I have a file with size 39MB, I set the block size as 36MB. When the file is uploaded to HDFS, it successfully stores the file in two blocks. Now when I run a Map-Reduce job(simple reading job) on this file, the job counters show : "INFO mapreduce.JobSubmitter: number of splits:1"
That is , it is considering the 2 blocks as a single split, so I looked around and found the formula for calculating the split size which is as follows:
split size = max(minsize,min(maxsize,blocksize))
where minsize=mapreduce.input.fileinputformat.split.minsize and maxsize=minsize=mapreduce.input.fileinputformat.split.maxsize.
Now in my MR code I set the following properties:
Configuration conf = new Configuration()
conf.set("mapreduce.input.fileinputformat.split.minsize","1")

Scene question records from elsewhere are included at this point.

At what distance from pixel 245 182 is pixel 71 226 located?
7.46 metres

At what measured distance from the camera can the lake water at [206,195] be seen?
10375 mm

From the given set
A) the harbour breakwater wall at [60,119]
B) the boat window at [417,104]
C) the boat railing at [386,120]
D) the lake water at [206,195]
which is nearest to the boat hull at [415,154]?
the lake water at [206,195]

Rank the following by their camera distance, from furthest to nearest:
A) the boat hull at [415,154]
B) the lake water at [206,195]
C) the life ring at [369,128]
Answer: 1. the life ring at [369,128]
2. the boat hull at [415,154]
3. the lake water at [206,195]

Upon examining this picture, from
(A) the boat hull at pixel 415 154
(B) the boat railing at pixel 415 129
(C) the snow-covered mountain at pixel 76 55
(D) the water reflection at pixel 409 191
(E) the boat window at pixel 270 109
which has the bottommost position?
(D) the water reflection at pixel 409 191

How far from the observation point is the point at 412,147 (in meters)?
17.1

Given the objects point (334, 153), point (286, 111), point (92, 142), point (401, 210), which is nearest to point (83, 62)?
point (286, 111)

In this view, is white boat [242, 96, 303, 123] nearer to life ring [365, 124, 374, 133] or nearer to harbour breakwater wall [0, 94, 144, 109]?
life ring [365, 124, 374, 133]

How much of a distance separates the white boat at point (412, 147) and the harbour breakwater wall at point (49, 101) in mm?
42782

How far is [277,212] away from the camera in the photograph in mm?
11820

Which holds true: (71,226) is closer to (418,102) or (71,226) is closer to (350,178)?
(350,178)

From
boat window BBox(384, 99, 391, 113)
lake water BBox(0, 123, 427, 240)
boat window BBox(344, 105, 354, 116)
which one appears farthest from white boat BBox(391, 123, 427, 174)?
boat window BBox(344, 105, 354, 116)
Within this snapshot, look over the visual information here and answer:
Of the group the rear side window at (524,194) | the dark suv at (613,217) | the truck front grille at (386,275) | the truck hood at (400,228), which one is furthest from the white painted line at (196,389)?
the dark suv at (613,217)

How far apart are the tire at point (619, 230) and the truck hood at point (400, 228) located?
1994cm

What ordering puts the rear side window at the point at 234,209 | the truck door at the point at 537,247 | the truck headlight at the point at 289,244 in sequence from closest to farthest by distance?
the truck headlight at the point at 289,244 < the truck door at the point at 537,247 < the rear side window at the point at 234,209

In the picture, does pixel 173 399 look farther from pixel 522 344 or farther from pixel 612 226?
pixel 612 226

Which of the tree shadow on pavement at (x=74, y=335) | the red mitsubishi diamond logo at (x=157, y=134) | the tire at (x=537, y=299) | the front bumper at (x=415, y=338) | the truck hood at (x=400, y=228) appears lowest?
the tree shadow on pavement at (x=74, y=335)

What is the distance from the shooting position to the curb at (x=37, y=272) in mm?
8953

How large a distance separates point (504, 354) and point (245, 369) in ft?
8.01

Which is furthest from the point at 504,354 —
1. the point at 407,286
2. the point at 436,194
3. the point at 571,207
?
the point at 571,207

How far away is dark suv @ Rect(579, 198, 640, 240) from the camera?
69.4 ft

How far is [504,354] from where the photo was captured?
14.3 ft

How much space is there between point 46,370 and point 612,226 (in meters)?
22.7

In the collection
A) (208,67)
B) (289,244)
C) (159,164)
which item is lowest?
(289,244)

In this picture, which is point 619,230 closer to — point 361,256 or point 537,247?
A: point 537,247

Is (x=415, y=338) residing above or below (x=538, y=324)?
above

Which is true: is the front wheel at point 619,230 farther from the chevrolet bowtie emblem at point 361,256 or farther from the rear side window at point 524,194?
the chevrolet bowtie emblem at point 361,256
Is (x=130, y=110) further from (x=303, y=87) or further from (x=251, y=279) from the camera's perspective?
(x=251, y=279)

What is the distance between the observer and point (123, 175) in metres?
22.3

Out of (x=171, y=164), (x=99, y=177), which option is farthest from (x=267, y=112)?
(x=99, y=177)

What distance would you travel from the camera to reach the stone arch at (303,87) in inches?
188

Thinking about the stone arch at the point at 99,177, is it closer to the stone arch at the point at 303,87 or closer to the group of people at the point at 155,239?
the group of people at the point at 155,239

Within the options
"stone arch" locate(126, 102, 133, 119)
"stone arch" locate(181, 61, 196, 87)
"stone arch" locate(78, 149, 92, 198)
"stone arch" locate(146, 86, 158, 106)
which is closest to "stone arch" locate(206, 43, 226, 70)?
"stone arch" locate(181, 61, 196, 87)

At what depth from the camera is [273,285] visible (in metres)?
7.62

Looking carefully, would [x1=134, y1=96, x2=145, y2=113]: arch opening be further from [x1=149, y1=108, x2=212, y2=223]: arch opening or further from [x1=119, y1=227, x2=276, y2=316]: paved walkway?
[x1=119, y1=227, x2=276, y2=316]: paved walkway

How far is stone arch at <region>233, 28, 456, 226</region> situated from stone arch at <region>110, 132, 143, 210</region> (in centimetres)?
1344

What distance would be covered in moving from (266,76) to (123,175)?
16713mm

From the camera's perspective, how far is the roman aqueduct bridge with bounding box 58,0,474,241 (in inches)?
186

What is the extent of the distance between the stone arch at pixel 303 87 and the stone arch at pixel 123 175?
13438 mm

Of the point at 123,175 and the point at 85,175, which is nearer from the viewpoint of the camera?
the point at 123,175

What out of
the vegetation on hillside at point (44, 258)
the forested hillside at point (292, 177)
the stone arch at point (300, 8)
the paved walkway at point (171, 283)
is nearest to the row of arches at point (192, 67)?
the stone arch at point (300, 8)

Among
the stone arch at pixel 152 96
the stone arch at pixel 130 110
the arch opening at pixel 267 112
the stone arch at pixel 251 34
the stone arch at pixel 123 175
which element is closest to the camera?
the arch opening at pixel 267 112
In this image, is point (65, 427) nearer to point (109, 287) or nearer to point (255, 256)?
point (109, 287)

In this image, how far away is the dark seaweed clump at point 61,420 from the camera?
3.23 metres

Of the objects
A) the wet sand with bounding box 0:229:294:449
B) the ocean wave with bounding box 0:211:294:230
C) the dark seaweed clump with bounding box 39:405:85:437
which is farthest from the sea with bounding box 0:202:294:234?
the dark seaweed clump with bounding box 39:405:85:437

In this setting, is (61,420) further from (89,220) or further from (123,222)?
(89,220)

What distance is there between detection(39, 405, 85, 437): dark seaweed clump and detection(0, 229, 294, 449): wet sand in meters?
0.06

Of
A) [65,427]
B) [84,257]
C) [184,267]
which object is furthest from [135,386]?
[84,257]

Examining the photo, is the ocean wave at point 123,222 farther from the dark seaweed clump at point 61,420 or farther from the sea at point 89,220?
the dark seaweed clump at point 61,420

conf.set("mapreduce.input.fileinputformat.split.maxsize","134217728")
That is minsize=1 byte and maxsize=128 MB, so according to the formula the split size should be 36MB and hence two splits should be there, but still I am getting the same counter output as :
"INFO mapreduce.JobSubmitter: number of splits:1"
Can anyone explain why ?
The last split of a file can overflow by 10%.
This is called as SPLIT_SLOP
and it is set at 1.1
.
In this scenario,
39MB (Remaining Bytes) / 36MB (Input Split Size) = 1.08 is less than 1.1 (SPLIT_SLOP)
Thus the entire file is considered as one split.
Snippet on how splits are divided,
long bytesRemaining = FileSize;
while (((double) bytesRemaining)/splitSize > SPLIT_SLOP) {
String[][] splitHosts = getSplitHostsAndCachedHosts(blkLocations,length-bytesRemaining, splitSize, clusterMap);
splits.add(makeSplit(path, length-bytesRemaining, splitSize,splitHosts[0], splitHosts[1]));
bytesRemaining -= splitSize;
}
Refer getSplits() method to know how splits are divided for each file.